→ **Work to complete**
Return the full set of entries exactly. Omit none.

[Saved data entries]
☆ ☆ ☆ ☆ ☆

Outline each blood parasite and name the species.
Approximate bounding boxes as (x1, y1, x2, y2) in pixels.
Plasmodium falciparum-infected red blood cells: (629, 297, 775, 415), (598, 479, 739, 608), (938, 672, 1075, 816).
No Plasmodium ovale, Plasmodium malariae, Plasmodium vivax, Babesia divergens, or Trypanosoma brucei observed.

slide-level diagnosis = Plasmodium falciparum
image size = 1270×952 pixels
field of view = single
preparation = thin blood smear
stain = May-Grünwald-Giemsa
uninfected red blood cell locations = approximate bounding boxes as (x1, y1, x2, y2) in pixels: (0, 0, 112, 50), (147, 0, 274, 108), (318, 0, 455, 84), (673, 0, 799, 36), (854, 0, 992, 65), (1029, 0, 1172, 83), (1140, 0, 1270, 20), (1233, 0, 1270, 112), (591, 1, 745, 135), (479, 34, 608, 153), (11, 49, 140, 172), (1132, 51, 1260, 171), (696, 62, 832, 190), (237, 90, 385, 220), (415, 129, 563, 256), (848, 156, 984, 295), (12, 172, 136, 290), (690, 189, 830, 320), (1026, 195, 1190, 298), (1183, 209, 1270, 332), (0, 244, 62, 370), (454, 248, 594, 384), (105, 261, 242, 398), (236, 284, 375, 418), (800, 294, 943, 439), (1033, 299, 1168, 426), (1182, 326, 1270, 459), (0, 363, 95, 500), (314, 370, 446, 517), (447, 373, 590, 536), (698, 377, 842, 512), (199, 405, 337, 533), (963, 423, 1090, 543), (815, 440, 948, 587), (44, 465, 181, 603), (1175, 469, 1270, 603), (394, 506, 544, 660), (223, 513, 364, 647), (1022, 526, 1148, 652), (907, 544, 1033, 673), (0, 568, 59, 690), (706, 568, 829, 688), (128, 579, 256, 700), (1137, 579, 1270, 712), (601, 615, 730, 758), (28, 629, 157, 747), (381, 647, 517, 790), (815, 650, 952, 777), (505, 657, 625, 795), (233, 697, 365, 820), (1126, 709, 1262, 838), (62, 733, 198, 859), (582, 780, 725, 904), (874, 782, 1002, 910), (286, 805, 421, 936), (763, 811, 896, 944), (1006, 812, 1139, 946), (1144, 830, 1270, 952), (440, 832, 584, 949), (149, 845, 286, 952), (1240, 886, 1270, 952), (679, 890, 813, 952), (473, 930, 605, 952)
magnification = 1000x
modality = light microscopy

☆ ☆ ☆ ☆ ☆

→ **Exercise output**
Outline each blood parasite and name the species.
Approximate bounding boxes as (x1, y1, x2, y2) in pixels.
Plasmodium falciparum-infected red blood cells: (629, 297, 775, 415), (598, 479, 739, 608), (938, 672, 1075, 816).
No Plasmodium ovale, Plasmodium malariae, Plasmodium vivax, Babesia divergens, or Trypanosoma brucei observed.

slide-level diagnosis = Plasmodium falciparum
image size = 1270×952 pixels
field of view = single
preparation = thin blood smear
stain = May-Grünwald-Giemsa
uninfected red blood cell locations = approximate bounding boxes as (x1, y1, x2, y2) in pixels: (0, 0, 112, 50), (147, 0, 274, 108), (318, 0, 455, 84), (673, 0, 799, 36), (854, 0, 992, 65), (1029, 0, 1172, 83), (1140, 0, 1270, 20), (1233, 0, 1270, 112), (591, 1, 745, 135), (479, 34, 608, 153), (11, 49, 140, 172), (1132, 51, 1260, 171), (696, 62, 832, 190), (237, 90, 385, 220), (415, 129, 563, 256), (848, 156, 984, 295), (12, 172, 136, 290), (690, 189, 830, 320), (1026, 195, 1190, 298), (1183, 209, 1270, 332), (0, 244, 62, 370), (454, 248, 594, 384), (105, 261, 242, 398), (236, 284, 375, 418), (800, 294, 943, 439), (1033, 299, 1168, 426), (1182, 326, 1270, 459), (0, 363, 95, 500), (314, 370, 446, 517), (447, 373, 590, 536), (698, 377, 842, 512), (199, 405, 337, 533), (963, 423, 1090, 543), (815, 440, 948, 587), (44, 465, 181, 603), (1175, 469, 1270, 603), (394, 506, 544, 660), (223, 513, 364, 647), (1022, 526, 1148, 652), (907, 544, 1033, 673), (0, 568, 59, 690), (706, 568, 829, 688), (128, 579, 256, 700), (1137, 579, 1270, 712), (601, 615, 730, 758), (28, 629, 157, 747), (381, 647, 517, 790), (815, 650, 952, 777), (505, 657, 625, 795), (233, 697, 365, 820), (1126, 709, 1262, 838), (62, 733, 198, 859), (582, 780, 725, 904), (874, 782, 1002, 910), (286, 805, 421, 936), (763, 811, 896, 944), (1006, 812, 1139, 946), (1144, 830, 1270, 952), (440, 832, 584, 949), (149, 845, 286, 952), (1240, 886, 1270, 952), (679, 890, 813, 952), (473, 930, 605, 952)
magnification = 1000x
modality = light microscopy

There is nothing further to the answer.